▶ [Goal of the exercise] Write out each line of the records that has "Alternate" in it.

[Scraped caption text data]
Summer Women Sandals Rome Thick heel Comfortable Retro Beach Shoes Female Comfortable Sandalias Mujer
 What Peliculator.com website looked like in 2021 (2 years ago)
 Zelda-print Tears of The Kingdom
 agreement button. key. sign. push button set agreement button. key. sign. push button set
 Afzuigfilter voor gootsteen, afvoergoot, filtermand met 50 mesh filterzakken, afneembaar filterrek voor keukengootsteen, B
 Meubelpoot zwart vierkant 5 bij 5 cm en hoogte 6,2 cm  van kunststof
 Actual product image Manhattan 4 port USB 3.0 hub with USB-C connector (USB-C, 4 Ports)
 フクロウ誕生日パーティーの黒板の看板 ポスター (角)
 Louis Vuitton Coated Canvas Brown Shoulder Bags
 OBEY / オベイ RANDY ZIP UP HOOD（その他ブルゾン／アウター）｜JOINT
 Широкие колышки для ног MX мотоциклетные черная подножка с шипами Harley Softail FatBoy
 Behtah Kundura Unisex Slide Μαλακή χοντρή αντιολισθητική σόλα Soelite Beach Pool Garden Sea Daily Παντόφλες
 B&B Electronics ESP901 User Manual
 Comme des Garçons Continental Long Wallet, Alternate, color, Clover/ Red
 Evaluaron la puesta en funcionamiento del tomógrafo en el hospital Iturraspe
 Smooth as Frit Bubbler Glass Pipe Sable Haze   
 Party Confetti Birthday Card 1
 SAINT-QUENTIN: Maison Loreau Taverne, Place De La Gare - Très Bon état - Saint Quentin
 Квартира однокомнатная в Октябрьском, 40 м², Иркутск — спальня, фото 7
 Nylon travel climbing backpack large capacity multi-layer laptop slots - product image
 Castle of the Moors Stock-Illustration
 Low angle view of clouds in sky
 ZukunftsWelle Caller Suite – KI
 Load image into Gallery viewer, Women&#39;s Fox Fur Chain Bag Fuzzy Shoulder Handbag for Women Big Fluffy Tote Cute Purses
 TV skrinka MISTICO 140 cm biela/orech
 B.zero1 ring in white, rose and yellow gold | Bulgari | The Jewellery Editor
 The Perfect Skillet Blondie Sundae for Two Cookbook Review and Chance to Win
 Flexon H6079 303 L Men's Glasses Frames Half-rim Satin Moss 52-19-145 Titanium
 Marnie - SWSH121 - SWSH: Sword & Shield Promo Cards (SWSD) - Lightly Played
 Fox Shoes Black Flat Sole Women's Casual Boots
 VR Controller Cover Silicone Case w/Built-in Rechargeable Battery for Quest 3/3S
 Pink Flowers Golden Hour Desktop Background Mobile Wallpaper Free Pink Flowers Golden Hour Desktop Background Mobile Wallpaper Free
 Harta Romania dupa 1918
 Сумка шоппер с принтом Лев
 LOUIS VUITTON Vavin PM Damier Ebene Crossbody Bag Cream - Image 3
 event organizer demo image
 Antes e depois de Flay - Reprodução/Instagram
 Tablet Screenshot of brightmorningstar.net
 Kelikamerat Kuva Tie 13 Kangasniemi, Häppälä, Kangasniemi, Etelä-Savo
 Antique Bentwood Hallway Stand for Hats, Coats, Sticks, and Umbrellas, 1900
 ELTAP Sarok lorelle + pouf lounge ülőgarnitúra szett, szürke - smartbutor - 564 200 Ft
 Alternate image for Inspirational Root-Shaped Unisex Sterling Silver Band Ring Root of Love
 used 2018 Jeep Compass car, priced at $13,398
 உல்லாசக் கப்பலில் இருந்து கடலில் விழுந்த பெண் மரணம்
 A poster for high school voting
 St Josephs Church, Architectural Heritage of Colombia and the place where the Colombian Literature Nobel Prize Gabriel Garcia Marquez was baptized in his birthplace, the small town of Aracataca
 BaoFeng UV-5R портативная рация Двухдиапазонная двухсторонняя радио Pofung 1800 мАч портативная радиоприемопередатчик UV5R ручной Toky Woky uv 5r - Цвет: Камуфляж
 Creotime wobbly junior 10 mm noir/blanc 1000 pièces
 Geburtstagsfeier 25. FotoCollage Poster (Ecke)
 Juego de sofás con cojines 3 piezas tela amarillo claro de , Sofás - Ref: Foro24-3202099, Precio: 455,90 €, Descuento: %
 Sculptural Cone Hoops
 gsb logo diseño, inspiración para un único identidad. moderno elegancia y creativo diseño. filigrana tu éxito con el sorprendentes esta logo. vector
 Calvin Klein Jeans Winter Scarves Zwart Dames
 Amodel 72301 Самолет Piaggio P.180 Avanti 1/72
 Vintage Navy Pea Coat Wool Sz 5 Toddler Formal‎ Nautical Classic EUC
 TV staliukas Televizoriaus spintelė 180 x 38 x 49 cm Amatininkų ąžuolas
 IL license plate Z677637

▶ [Solution to this task]
 Comme des Garçons Continental Long Wallet, Alternate, color, Clover/ Red
 Alternate image for Inspirational Root-Shaped Unisex Sterling Silver Band Ring Root of Love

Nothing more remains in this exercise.